Raises IOError when the underlying OS resource becomes invalid:

>>> f = open("LICENSE")
>>> os.close(f.fileno())
>>> f.read()
Traceback (most recent call last):
  File "<stdin>", line 1, in <module>
IOError: [Errno 9] Bad file descriptor

…or for implementation-specific optimizations:

>>> f = open("LICENSE")
>>> next(f)
'A. HISTORY OF THE SOFTWARE\n'
>>> f.tell()
Traceback (most recent call last):
  File "<stdin>", line 1, in <module>
IOError: telling position disabled by next() call

Raises BlockingIOError (inheriting from IOError) when a call on a non-blocking object would block.

mmap

Under Unix, raises its own mmap.error (inheriting from EnvironmentError) throughout:

>>> mmap.mmap(123, 10)
Traceback (most recent call last):
  File "<stdin>", line 1, in <module>
mmap.error: [Errno 9] Bad file descriptor
>>> mmap.mmap(os.open("/tmp", os.O_RDONLY), 10)
Traceback (most recent call last):
  File "<stdin>", line 1, in <module>
mmap.error: [Errno 13] Permission denied

Under Windows, however, it mostly raises WindowsError (the source code also shows a few occurrences of mmap.error):

>>> fd = os.open("LICENSE", os.O_RDONLY)
>>> m = mmap.mmap(fd, 16384)
Traceback (most recent call last):
  File "<stdin>", line 1, in <module>
WindowsError: [Error 5] Accès refusé
>>> sys.last_value.errno
13
>>> errno.errorcode[13]
'EACCES'

>>> m = mmap.mmap(-1, 4096)
>>> m.resize(16384)
Traceback (most recent call last):
  File "<stdin>", line 1, in <module>
WindowsError: [Error 87] Paramètre incorrect
>>> sys.last_value.errno
22
>>> errno.errorcode[22]
'EINVAL'

multiprocessing

Not examined.

os / posix

The os (or posix) module raises OSError throughout, except under Windows where WindowsError can be raised instead.

ossaudiodev

Raises IOError throughout (OSError is unused):

>>> ossaudiodev.open("foo", "r")
Traceback (most recent call last):
  File "<stdin>", line 1, in <module>
IOError: [Errno 2] No such file or directory: 'foo'

readline

Raises IOError in various file-handling functions:

>>> readline.read_history_file("foo")
Traceback (most recent call last):
  File "<stdin>", line 1, in <module>
IOError: [Errno 2] No such file or directory
>>> readline.read_init_file("foo")
Traceback (most recent call last):
  File "<stdin>", line 1, in <module>
IOError: [Errno 2] No such file or directory
>>> readline.write_history_file("/dev/nonexistent")
Traceback (most recent call last):
  File "<stdin>", line 1, in <module>
IOError: [Errno 13] Permission denied

select

  • select() and poll objects raise select.error, which doesn’t inherit from anything (but poll.modify() raises IOError);
  • epoll objects raise IOError;
  • kqueue objects raise both OSError and IOError.

As a side-note, not deriving from EnvironmentError means select.error does not get the useful errno attribute.

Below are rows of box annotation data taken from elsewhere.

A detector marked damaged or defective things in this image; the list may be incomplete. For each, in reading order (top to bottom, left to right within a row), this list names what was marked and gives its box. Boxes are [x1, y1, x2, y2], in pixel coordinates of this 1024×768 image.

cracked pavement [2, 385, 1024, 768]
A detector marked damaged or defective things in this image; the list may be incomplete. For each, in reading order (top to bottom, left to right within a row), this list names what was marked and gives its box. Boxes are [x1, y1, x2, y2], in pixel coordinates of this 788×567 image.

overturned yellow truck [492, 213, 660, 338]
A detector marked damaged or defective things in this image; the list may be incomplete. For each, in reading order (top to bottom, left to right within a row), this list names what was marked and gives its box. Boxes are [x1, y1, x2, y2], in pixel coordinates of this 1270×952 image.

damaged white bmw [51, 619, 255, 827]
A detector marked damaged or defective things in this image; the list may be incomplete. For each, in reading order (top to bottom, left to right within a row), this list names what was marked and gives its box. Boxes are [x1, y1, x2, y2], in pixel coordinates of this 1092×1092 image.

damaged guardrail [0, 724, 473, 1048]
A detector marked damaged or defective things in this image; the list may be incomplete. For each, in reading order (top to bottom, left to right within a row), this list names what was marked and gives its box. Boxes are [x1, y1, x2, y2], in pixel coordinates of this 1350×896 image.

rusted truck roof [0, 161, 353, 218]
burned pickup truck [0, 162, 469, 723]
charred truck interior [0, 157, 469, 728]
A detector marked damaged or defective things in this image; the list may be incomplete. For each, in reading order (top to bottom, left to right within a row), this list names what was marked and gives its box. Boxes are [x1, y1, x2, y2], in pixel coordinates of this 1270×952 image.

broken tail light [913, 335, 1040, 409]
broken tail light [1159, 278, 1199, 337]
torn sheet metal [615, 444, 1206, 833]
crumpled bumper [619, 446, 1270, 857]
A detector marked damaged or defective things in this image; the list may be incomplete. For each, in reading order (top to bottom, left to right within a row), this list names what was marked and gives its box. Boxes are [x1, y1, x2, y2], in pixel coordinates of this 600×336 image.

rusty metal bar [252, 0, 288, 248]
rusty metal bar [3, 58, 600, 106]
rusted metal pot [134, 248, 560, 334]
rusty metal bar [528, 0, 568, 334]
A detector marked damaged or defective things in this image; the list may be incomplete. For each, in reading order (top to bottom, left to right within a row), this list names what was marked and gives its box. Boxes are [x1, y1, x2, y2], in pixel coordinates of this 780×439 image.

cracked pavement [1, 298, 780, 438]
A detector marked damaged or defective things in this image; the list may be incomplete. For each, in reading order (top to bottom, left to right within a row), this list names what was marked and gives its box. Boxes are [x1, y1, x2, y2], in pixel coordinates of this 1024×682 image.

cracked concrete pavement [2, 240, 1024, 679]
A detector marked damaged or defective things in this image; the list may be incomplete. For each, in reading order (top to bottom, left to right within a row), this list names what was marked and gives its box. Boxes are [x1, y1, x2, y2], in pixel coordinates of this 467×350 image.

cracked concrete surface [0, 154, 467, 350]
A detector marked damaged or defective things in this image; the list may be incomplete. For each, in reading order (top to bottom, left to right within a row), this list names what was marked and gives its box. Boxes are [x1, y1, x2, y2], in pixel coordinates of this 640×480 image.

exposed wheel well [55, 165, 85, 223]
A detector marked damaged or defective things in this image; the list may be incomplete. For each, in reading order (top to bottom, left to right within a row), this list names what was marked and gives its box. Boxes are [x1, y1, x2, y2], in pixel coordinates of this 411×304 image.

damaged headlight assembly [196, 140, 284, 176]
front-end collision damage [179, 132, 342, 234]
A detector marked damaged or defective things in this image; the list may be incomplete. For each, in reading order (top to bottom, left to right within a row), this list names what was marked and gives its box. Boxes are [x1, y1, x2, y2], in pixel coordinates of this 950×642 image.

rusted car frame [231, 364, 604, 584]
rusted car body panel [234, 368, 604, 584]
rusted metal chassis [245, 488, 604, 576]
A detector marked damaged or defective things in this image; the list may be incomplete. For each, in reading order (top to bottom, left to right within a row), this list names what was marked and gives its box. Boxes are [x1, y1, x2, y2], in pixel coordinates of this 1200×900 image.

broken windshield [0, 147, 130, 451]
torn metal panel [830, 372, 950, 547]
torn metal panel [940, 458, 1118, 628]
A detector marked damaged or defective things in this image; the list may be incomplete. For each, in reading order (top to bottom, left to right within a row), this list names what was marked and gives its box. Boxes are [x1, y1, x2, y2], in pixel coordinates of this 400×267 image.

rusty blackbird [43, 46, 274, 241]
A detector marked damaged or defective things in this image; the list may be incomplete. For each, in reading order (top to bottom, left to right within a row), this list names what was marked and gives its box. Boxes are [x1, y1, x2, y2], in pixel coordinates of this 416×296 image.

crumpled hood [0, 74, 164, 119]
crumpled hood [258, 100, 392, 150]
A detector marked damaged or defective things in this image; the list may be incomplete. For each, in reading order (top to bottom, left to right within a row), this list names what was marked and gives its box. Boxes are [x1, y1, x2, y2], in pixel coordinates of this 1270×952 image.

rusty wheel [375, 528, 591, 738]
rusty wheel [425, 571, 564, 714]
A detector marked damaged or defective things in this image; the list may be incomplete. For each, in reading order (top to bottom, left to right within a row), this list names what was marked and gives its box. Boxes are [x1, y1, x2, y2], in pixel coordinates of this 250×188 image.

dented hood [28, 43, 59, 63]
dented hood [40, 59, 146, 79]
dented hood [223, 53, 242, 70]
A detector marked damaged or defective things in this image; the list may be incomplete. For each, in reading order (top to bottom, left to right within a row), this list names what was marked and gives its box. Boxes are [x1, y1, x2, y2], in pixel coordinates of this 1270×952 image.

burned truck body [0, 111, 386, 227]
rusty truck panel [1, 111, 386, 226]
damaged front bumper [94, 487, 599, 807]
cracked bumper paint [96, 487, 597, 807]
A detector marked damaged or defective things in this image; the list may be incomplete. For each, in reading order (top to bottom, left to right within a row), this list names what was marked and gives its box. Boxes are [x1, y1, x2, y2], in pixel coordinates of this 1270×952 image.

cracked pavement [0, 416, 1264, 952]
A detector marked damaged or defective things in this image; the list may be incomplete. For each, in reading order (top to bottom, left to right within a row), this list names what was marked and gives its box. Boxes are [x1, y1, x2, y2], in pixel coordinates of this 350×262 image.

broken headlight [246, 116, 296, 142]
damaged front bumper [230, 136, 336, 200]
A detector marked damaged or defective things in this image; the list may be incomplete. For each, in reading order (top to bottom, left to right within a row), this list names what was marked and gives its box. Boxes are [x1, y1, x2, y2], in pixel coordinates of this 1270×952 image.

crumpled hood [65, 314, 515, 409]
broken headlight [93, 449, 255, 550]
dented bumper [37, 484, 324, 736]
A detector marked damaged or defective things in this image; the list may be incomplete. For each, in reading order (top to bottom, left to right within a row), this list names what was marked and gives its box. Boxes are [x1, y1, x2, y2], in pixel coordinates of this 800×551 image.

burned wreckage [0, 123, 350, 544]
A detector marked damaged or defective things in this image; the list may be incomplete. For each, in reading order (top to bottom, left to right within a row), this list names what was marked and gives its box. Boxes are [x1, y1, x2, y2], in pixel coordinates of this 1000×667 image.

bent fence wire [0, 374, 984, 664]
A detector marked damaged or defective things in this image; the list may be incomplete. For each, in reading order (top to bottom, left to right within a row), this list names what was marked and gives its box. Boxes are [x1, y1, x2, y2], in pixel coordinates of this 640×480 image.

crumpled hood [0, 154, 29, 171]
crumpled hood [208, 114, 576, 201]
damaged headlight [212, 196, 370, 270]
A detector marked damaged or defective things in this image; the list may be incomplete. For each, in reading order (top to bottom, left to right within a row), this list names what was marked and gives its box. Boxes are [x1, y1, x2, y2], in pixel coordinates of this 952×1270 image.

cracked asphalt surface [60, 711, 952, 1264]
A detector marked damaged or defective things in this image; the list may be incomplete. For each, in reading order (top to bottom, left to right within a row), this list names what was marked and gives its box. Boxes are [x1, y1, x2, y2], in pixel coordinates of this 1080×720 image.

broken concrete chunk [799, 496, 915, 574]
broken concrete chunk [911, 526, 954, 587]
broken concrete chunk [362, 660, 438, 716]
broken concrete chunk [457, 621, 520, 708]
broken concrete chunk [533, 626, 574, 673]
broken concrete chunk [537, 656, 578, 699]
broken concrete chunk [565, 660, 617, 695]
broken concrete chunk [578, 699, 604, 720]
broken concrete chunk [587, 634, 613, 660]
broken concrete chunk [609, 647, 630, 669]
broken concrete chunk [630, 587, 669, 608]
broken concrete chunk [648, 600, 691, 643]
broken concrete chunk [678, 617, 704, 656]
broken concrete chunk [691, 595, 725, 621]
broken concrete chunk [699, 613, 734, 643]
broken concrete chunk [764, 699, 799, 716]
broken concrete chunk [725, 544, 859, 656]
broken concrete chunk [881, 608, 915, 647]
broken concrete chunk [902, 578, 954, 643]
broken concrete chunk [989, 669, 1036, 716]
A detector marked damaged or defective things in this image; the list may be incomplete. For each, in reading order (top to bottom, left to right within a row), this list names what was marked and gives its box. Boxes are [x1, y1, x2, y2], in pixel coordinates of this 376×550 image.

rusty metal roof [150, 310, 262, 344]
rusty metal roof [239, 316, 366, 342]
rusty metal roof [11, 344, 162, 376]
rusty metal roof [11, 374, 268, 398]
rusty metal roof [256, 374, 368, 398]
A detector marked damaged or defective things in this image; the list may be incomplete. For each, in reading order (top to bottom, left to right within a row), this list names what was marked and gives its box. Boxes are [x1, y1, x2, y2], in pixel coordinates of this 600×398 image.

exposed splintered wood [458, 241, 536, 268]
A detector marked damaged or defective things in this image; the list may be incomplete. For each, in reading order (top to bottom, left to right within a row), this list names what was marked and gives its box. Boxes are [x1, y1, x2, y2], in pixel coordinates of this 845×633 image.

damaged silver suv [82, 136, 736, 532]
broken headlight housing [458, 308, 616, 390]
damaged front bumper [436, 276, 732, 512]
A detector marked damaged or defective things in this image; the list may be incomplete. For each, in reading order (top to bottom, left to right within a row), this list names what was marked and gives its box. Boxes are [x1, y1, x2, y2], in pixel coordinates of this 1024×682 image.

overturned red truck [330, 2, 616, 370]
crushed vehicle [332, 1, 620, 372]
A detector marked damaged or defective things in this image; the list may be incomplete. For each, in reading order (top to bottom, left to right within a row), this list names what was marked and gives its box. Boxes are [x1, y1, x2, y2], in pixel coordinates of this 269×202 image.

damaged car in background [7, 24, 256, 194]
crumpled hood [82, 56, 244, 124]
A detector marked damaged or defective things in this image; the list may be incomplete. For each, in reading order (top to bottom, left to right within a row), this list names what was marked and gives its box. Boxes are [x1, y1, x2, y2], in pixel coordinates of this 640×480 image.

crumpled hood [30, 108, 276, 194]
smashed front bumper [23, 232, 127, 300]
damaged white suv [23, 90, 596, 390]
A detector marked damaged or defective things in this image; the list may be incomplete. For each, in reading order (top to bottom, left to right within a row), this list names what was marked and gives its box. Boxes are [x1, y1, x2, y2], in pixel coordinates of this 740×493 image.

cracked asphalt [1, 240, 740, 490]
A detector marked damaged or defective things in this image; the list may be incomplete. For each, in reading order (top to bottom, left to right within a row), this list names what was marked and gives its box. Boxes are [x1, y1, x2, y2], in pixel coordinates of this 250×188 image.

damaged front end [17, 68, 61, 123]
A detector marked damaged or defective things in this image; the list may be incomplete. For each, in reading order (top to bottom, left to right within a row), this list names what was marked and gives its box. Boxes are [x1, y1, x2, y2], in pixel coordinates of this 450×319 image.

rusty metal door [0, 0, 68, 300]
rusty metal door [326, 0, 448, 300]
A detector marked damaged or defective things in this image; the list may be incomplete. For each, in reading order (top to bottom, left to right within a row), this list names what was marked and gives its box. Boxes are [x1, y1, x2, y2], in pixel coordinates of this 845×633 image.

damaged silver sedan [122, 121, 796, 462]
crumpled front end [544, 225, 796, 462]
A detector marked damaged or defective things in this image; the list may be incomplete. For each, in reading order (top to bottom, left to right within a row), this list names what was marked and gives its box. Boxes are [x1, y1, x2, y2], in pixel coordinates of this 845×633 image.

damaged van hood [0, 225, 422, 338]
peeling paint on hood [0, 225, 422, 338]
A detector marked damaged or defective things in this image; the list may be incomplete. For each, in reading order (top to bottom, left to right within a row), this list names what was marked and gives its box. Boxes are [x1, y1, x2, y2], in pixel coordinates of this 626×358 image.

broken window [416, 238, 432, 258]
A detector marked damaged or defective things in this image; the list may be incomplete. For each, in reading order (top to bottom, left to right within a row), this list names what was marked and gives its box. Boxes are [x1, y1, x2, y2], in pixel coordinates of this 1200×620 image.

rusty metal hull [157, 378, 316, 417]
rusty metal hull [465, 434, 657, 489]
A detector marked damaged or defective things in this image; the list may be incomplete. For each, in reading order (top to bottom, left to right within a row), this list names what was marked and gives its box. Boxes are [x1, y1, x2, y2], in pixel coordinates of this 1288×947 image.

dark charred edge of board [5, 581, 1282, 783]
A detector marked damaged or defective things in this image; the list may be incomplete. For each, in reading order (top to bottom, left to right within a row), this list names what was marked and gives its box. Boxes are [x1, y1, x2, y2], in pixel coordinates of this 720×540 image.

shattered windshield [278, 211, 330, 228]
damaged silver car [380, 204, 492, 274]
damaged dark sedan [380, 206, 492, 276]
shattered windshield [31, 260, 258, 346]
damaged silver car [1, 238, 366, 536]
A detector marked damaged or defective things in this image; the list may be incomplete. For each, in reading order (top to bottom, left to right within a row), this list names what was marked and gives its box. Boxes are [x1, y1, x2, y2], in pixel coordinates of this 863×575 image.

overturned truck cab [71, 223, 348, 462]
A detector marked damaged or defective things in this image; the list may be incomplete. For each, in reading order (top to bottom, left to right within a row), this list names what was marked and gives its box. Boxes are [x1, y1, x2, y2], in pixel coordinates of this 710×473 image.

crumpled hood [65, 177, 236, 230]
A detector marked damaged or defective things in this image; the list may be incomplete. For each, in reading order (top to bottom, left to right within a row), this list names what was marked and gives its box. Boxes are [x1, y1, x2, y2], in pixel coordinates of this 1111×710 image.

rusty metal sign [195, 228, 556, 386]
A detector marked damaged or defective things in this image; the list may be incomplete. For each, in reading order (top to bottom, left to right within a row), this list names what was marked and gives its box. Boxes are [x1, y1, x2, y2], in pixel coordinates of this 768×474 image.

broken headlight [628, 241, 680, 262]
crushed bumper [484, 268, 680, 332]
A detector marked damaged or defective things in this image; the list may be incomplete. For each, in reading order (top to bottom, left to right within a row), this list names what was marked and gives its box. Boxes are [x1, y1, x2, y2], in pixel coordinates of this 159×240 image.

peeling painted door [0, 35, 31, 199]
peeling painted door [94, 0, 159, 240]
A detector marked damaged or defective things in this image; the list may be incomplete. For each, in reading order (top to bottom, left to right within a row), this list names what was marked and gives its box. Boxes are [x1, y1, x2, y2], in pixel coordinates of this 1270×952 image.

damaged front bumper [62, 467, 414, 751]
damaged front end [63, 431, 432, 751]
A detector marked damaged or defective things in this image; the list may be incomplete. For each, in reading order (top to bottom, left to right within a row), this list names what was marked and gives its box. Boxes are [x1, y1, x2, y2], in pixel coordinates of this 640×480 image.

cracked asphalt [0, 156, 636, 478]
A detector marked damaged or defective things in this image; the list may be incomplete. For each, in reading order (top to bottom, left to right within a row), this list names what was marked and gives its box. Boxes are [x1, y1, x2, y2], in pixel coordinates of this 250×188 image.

User code must check args[0] instead:

>>> signal.alarm(1); select.select([], [], [])
0
Traceback (most recent call last):
  File "<stdin>", line 1, in <module>
select.error: (4, 'Interrupted system call')
>>> e = sys.last_value
>>> e
error(4, 'Interrupted system call')
>>> e.errno == errno.EINTR
Traceback (most recent call last):
  File "<stdin>", line 1, in <module>
AttributeError: 'error' object has no attribute 'errno'
>>> e.args[0] == errno.EINTR
True

signal

signal.ItimerError inherits from IOError.

socket

socket.error inherits from IOError.

sys

sys.getwindowsversion() raises WindowsError with a bogus error number if the GetVersionEx() call fails.

time

Raises IOError for internal errors in time.time() and time.sleep().

zipimport

zipimporter.get_data() can raise IOError.

Acknowledgments

Significant input has been received from Alyssa Coghlan.